Malgré la spontanéité apparente, toute action a son utilité et révèle le potentiel psychique et physique de la personne : améliorer la qualité d’un geste, prévenir les chutes grâce à une meilleure axialité, stimuler le dialogue, renforcer l’estime de soi… Les déclinaisons sont infinies. Même en dehors de leur présence, les animaux restent un support de travail : Danièle Berthelot stimule alors le souvenir par leur description (morphologie, nom, caractère…). « En 2003, à l’occasion du projet réalisé au centre gériatrique du centre hospitalier de Pau, un protocole d’observation a aussi mis en évidence un nouveau mode relationnel des résidents avec le personnel soignant et une diminution de la déambulation et de l’anxiété, donc de l’agressivité », souligne la professionnelle.
Les animaux, dotés d’une éducation orientée et dont le bien-être n’est pas oublié, sortent épuisés des séances, signe du travail exigeant qui s’y déroule. De plus en plus sollicitée pour de la formation, Danièle Berthelot prépare, afin de théoriser sa pratique, le premier DU Rama français
(2) Au Salon infirmier, édition 2011, une conférence “zoothérapie ou médiation animale” visait à présenter cette pratique aux professionnels de santé.
« À domicile, les animaux de compagnie peuvent offrir un excellent support aux Idels, pour détourner l’attention ou même calmer un patient difficile. Quand il y a une situation compliquée, il existe parfois des outils que l’on ne soupçonne pas. Toutefois, il n’y a pas de règle en la matière, il faut utiliser ce qui nous convient le mieux. Je connais même une aide-soignante qui amène son chien avec elle. Parler de ses propres animaux ou montrer des photos, c’est une façon de parler de soi : il y a un échange. Peu importe, pourvu que le bien-être psychique du patient soit au rendez-vous. Mais il m’est aussi arrivé d’intervenir pour convaincre le propriétaire d’un animal de mettre ce dernier à l’écart afin de permettre aux intervenants de faire leur travail. Certains ont peur et un chien peut alors mordre. »

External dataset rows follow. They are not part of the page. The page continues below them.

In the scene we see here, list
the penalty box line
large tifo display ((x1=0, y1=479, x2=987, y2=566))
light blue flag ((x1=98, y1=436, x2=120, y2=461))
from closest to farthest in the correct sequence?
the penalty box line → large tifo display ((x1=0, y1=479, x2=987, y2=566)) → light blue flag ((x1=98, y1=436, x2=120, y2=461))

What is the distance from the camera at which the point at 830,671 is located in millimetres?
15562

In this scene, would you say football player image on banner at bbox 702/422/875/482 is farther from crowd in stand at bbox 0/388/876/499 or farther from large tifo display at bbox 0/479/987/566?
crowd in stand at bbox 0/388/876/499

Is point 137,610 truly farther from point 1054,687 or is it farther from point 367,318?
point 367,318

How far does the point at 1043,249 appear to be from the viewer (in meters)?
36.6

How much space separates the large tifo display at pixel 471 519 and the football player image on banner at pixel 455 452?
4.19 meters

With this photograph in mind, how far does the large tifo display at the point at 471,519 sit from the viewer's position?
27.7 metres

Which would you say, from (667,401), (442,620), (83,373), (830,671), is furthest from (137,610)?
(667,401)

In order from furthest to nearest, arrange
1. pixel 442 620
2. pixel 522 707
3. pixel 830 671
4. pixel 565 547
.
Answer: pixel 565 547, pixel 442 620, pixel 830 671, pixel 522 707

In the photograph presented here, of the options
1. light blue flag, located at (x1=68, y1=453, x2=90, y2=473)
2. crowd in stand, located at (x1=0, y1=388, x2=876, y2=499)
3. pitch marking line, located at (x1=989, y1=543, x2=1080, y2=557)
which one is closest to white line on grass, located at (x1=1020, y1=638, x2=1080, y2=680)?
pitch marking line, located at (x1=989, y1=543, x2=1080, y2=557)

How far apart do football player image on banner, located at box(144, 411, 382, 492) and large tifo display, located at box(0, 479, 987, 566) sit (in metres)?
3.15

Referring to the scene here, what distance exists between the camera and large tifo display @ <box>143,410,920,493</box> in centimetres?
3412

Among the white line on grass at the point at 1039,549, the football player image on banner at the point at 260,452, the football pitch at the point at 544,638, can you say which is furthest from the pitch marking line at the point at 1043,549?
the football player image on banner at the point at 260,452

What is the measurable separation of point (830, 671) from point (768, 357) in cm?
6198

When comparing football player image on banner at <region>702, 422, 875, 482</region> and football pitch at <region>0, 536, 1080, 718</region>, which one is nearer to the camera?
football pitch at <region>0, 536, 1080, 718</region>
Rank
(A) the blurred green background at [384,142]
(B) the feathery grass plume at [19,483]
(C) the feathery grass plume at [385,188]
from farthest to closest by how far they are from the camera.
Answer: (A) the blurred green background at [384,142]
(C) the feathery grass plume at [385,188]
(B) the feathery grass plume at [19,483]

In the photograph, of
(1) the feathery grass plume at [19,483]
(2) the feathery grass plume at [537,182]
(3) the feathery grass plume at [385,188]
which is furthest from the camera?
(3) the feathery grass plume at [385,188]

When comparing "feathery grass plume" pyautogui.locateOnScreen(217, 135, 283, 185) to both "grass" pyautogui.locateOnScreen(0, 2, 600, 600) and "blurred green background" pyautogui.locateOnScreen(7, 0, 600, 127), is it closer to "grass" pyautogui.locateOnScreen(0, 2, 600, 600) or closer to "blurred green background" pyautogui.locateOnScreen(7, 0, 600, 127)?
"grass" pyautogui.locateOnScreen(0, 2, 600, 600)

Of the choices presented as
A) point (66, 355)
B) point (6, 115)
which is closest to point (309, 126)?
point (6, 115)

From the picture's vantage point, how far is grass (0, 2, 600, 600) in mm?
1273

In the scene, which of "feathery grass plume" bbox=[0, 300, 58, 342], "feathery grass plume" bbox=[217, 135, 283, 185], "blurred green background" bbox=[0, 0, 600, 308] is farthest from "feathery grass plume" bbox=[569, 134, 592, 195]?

Dans le domaine scientifique, la zoothérapie correspond à la thérapie assistée ou facilitée par l’animal, l’une des activités concernées par la Rama. Multidisciplinaire, la zoothérapie s’inscrit en complément de thérapeutiques conventionnelles. À la fin des années 1950, le pédopsychiatre américain Boris Levinson lance la démarche, suite à la rencontre imprévue de son chien avec un autiste et aux effets bénéfiques constatés. Mais, la zoothérapie s’est surtout développée dans les années 1980 aux USA. Encore mal représentées en France, les associations de zoothérapie sont reconnues d’utilité publique au Canada et en Suisse. En 2005, Rachel Lehotkay, docteur en psychologie et psychothérapeute spécialisée en thérapie assistée par l’animal, après avoir analysé 194 publications, constate que plus de 80 % confirment les effets positifs de la présence d’un animal dans un contexte thérapeutique.